(Rendered images with source text)
--------

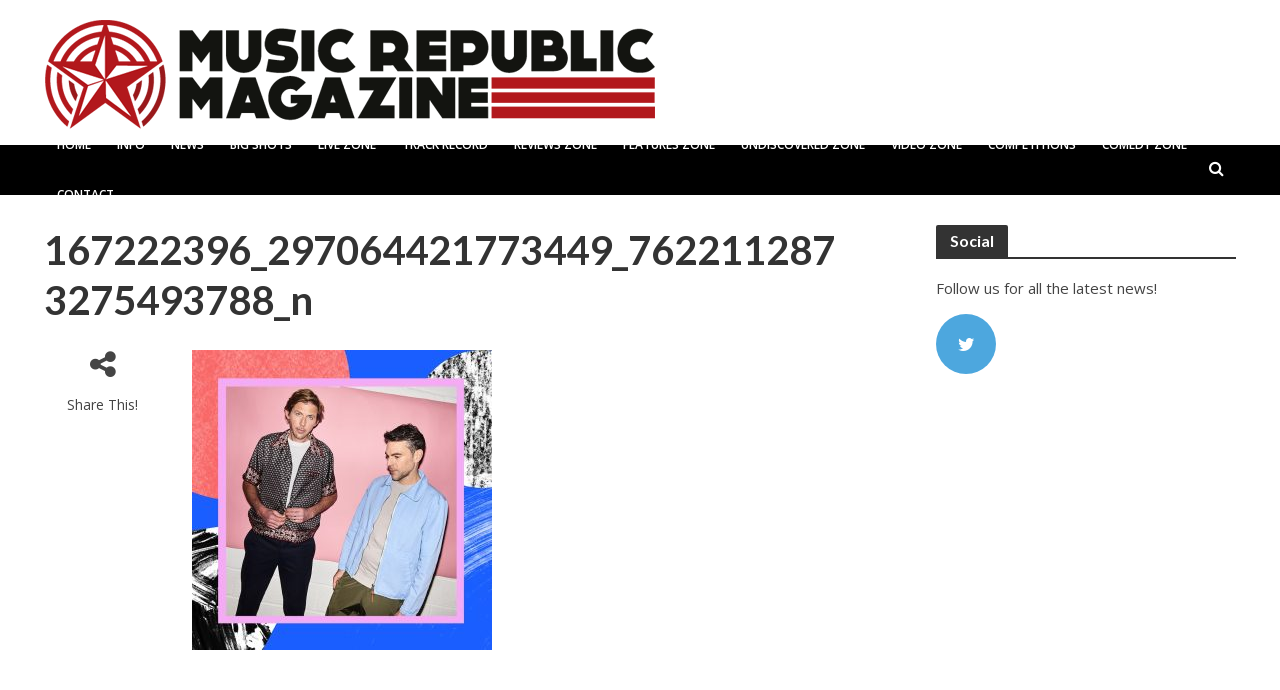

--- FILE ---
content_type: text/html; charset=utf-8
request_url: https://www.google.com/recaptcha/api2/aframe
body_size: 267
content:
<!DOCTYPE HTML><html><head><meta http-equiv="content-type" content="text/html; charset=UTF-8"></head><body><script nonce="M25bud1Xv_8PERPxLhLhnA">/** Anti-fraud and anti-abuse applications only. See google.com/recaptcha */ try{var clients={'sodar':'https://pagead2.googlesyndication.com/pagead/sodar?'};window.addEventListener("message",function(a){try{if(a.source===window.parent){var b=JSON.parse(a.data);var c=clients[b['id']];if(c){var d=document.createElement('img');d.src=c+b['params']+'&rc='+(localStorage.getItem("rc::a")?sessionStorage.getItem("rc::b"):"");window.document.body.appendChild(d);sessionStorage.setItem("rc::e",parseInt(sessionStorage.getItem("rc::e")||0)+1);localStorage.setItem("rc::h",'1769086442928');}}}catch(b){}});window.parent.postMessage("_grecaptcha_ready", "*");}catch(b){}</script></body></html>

--------

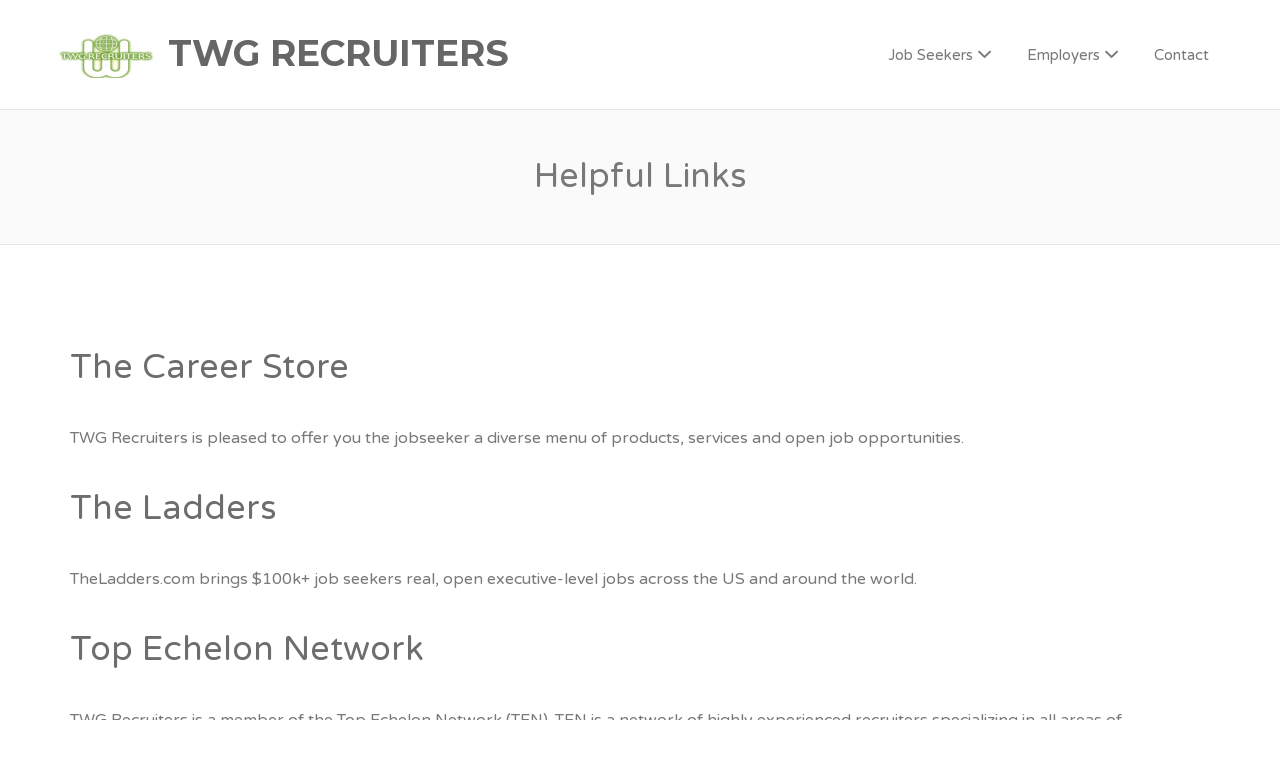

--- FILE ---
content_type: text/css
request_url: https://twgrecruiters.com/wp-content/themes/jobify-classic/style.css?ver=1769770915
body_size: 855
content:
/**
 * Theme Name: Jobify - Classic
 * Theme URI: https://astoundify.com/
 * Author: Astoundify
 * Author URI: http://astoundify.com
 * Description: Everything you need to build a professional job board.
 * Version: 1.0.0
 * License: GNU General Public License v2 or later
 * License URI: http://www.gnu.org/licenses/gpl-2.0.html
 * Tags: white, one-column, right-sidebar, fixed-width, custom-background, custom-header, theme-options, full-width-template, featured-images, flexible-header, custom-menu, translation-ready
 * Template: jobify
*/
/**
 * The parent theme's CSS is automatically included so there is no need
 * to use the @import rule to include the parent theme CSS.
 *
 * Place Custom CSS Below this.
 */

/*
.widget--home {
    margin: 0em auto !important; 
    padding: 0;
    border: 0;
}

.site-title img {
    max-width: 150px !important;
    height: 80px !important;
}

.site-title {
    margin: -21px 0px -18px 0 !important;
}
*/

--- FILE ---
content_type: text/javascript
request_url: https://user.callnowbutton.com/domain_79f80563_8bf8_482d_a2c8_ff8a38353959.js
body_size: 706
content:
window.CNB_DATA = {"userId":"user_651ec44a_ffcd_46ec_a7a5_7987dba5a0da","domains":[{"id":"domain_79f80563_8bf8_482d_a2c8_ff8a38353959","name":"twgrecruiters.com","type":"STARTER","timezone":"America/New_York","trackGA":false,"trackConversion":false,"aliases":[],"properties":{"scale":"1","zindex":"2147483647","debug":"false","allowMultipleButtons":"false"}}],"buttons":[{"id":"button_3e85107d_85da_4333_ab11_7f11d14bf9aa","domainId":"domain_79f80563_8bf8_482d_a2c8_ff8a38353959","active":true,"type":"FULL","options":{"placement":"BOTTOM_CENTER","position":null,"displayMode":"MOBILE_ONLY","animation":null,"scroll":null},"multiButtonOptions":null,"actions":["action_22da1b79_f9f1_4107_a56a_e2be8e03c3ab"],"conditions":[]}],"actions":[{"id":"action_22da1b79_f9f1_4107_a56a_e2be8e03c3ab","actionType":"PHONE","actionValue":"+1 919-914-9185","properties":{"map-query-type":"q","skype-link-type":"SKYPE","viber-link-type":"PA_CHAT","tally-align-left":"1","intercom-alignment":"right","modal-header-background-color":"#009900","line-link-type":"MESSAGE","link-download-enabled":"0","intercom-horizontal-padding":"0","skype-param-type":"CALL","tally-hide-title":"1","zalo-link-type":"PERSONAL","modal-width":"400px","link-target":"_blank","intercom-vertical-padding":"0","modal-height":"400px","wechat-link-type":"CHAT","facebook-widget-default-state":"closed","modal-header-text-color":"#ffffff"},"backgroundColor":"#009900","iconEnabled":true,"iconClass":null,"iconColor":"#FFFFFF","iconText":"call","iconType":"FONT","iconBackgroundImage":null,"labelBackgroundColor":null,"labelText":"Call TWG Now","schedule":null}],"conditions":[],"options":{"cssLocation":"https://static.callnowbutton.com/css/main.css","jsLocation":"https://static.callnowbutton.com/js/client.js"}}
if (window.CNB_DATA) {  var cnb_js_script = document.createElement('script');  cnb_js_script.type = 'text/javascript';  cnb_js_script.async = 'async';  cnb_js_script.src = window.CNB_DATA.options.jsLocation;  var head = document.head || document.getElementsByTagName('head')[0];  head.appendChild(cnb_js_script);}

--------

_WORK INSTRUCTION_: Above this instruction are the records; retype exactly the lines from the one containing "there is no need" up to and including the one containing "content_type: text/javascript".

_EXERCISE OUTPUT_:
 * The parent theme's CSS is automatically included so there is no need
 * to use the @import rule to include the parent theme CSS.
 *
 * Place Custom CSS Below this.
 */

/*
.widget--home {
    margin: 0em auto !important; 
    padding: 0;
    border: 0;
}

.site-title img {
    max-width: 150px !important;
    height: 80px !important;
}

.site-title {
    margin: -21px 0px -18px 0 !important;
}
*/

--- FILE ---
content_type: text/javascript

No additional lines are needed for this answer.